An animation of a single-digit nimo tube display the numbers 0–9

In March 1967, IEE introduced another numeric display unit that is in essence a miniature cathode-ray tube. The tube has ten electron guns in two rows of five, each pointed to number-shaped stencils on a mask; when a number is selected, one of the guns fires through the corresponding stencil, onto the phosphor-coated glass screen on the face of the tube. This display, later named the nimo tube, was described by Electronic Design as "fairly simple" compared to other CRT-based digital display solutions due to the lack of a need for a deflection yoke. Electronic Equipment Engineering called it an advancement of their rear-projection displays. The anode required 2 (or 2.5) kV for operation but only about 30 µA of current; IEE sold the power supplies separately. Suggested applications of the tube in 1967 included voltmeters, digital counters, and cockpit readouts. Only tubes with a green (P31) phosphor were available at launch; purchasers could later choose any phosphor they desired.

The nimo tube directly competed against Burroughs Corporation's Nixie tube. Advantages of the nimo tube were its wider viewing angle compared to the Nixie tube and ability to control the anode brightness easily. Disadvantages were complexity of supplying power to the filament and anode—the latter requiring high voltage—and price: quantities of 1 to 9 nimo tubes commanded $20 each, more than double the cost of a Nixie tube of equivalent height. To make the nimo tube more competitive, IEE developed a 6-digit version in September 1967, with a ten digit version under development in November 1968. Both were made rectangular in shape, compared to the single-digit unit's round profile, and made use of an external deflection yoke allowing each gun to sweep horizontally in order to produce more than one digit.

===Later history===
IEE's Van Nuys factory employed over 400 people in the 1970s. By the late 1980s, the company was known for producing computer and data terminal keyboards and switches, in addition to displays.

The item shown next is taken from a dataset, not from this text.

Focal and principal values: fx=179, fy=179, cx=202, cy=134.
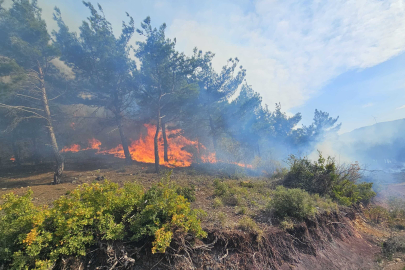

William E. Hartman ascended to presidency and the role of chief executive in 1985. In 1990, Gumpertz stepped down as president of IEE while remaining chairman; Stanley K. Weissberg of Resdel Corporation was named the new president.

IEE was hit hard by downsizing of the defense sector from 1990 to 1991, leading to a reduction of its 400-strong workforce by half by 1995 and a 10-percent pay cut for its remaining employees during the first four years of the downturn. Starting in 1992, the company eased into the commercial industry, producing video monitors and cash registers displays. In 1994, the company manufactured back-of-seat displays for the Metropolitan Opera, intended as an alternative to paper librettos in providing subtitles for patrons of operas. These subtitle displays made their debut in March 1995. In June 1995, under an initiative by Bill Clinton, the Department of Commerce gave IEE a $250,000 loan to help the company convert to the production of consumer products. In 2002, the company was in the business of fitting active-matrix LCDs with Clarex DR-IIIC, a light-diffusing acrylic that made the panels suitable for outdoor viewing.

The company posted sales of $20,000,000 in 2008. Gumpertz remained chairman of IEE until his death at the age of 92 in 2012. He worked two days out of the week in his final years.

In 2021, the company won a $15.3 million Department of Defense contract for replacing the Passive Attack Displays of the McDonnell Douglas F-15 Eagle.